I wouldn't wait until you get familiar with your psychologist to tell her about the abusive situation. During an initial visit, a therapist will usually ask about abusive relationships--it would be in your best interest to tell her at this time.
It may be important because there is a posibility that your mental health is affected by the abuse.
You need to realize that abusers use all kinds of tactics to make you think you are crazy. As you have stated, they will also make you scared (like the statement about killing someone). Things like this should be taken seriously. He is the real crazy person in this relationship and you don't know if he's joking or not. In the mental health field, we take these kind of statements very seriously.
Another issue I see here is that you have become isolated. Abusive people are very good at doing this. It ensures that you have no resources and will have to depend completely on him. It also keeps you from getting away from the abuse.

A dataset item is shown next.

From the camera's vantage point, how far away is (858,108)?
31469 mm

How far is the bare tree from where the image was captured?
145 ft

You mentioned going to a safe house, can you go back there, or do you need to have children to use the services? If they turn you away, ask them specifically who can help you. There should be a domestic violence project or program in your area, a domestic abuse shelter, or some form of resource you can use, regardless of whether or not you have children. If at any time you don't feel safe, please call a crisis hotline, I have used this kind of service before and they are very nice...I felt so much better when I got off the phone...Domestic abuse is not an easy thing to deal with but you have to remember that NOBODY, including yourself, deserves to go through this. There is no reason for him to violate you or victimize you, sexually, physically, or emotionally.
There is a lot of help out there for victims of domestic abuse. Telling your new therapist would probally be the best way to go about doing so. She might even be able to put you in touch with some very helpful resources. Please reach out to someone about this.